Monday, September 17, 2012

A Walking Tour Introduction to Armenian Art

Armine, our guide

Recently we joined a group of about 9 (seven women and two men), including US Ambassador John Heffern and his wife Libby Heffern,  for a walking tour focused on art in Northern Yerevan. Led by artist and fashion designer, Armine Tumanyan, the walk was sponsored by the International Women's Association of Yerevan. We met our tour


leader at 28 Moskovian Street, the site of a travel agency that specializes in tours to Nagorno-Karabakh, a part of Armenia that is also claimed by Azerbaijan. On the wall outside is a four-story mosaic created by young artists participating in a program to beautify streetscapes in Yerevan. Another program resulted in painted murals in previously dark passages. 
Mosaic at 28 Moskovian Street

Vilik Zarakyn in his studio
Armine led us from there to the studio of Vilik Zarakyn, one of her art teachers and an active contemporary painter. Vilik  was very generous in showing us his work, talking about his own development as an artist, and answering the kinds of questions that probably drive artists of any stripe nuts (e.g., where do you get your ideas, what does this mean, etc.).

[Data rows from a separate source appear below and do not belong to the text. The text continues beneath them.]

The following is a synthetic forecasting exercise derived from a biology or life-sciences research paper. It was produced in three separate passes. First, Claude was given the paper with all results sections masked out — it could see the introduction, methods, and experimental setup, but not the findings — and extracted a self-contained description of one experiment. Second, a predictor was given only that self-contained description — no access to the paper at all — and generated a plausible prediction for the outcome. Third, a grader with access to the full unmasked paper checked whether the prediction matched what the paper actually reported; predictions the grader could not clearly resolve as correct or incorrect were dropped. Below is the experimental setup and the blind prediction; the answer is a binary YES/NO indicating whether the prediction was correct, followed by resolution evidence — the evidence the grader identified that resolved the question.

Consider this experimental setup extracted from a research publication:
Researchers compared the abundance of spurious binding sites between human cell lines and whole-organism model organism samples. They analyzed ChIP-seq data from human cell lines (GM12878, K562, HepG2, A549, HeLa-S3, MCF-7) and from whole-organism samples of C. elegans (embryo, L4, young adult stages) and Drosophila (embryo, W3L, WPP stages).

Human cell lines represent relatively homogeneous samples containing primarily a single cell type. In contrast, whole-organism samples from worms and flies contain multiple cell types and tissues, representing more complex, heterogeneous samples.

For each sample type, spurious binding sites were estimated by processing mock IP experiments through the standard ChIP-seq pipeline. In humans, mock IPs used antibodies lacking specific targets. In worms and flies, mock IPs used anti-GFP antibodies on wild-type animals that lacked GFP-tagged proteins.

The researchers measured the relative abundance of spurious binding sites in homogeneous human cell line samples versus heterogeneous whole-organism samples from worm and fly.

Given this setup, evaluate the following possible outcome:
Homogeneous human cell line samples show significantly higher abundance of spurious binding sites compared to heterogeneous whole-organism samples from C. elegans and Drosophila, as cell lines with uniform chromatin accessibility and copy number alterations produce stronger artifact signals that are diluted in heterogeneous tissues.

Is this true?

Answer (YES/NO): NO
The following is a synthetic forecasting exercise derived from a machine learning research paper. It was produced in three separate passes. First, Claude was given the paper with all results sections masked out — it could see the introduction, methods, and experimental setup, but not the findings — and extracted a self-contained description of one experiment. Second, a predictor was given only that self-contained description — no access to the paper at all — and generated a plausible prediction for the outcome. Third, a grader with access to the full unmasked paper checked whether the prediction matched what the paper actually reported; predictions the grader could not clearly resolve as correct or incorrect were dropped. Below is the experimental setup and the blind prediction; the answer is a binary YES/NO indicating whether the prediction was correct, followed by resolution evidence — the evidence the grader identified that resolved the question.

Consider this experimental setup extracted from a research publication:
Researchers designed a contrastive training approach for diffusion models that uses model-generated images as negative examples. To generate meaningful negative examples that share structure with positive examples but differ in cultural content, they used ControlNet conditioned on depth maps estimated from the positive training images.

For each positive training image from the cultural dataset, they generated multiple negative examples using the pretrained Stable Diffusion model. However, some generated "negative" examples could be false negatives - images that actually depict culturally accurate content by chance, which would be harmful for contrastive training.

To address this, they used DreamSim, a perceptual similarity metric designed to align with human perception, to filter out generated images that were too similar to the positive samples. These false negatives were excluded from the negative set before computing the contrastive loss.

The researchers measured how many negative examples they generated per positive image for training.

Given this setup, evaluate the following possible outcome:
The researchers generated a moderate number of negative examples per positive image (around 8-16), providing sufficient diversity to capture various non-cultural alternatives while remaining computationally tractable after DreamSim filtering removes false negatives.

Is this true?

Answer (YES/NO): NO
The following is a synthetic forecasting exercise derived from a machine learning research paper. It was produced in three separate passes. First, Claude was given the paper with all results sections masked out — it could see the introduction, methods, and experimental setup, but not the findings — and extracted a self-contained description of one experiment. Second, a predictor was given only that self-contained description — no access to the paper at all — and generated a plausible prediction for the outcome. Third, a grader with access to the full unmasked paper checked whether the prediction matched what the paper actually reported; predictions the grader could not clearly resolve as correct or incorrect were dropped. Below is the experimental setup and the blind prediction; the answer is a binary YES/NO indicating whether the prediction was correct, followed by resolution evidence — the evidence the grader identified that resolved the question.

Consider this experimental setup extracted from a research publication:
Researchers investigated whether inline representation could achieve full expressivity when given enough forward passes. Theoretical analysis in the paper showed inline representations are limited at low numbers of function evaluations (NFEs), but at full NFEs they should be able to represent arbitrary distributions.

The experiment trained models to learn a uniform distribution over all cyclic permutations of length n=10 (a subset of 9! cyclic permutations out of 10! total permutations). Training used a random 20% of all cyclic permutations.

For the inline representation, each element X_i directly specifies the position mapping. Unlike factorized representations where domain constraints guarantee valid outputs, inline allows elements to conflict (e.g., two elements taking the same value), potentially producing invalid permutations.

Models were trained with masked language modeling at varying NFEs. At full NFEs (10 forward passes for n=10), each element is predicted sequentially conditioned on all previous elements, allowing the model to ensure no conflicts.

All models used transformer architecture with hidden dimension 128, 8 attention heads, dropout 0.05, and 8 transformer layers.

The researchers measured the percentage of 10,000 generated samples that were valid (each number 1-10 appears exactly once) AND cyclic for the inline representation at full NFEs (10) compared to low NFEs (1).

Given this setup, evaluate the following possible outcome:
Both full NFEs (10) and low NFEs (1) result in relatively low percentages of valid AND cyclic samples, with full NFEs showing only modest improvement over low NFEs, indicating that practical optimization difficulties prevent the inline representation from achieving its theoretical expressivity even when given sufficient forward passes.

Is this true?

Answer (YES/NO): NO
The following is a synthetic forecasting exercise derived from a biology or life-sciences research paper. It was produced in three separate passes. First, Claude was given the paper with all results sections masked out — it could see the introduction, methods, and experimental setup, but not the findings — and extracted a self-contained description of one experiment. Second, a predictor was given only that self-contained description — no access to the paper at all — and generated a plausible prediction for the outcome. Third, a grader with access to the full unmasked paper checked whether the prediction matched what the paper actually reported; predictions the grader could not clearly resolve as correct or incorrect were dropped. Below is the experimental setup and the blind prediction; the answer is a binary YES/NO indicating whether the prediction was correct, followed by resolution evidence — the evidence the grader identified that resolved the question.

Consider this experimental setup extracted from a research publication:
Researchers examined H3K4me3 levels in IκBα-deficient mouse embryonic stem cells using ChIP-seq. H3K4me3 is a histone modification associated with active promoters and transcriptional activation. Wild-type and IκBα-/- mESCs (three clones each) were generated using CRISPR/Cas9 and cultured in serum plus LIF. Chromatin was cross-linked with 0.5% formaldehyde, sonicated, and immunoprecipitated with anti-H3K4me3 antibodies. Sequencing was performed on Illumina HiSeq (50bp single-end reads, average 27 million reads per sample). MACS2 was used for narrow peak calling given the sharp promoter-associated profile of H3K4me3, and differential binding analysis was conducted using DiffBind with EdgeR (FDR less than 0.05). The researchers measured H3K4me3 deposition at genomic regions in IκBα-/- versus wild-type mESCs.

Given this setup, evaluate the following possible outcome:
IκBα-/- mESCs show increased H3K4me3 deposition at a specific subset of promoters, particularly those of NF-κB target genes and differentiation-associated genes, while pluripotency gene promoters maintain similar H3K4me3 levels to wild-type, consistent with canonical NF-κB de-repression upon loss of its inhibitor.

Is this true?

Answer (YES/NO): NO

Ironwork fence along street at the Writer's Union
As we ambled along we came across an important and perhaps once grand building, which is home to the Armenian Writers Union. During the Soviet Era each socialist republic had its own Writers Union and there was also a collective or grand writer's union. A point of Armenian pride is that an Armenian writer was at one time the President of the Soviet Union's Writer's Union. I was struck by the ironwork fence and building detail. The building now looks a little down-at-its-heels, but is actively in use for the continuing purpose of bringing writers together.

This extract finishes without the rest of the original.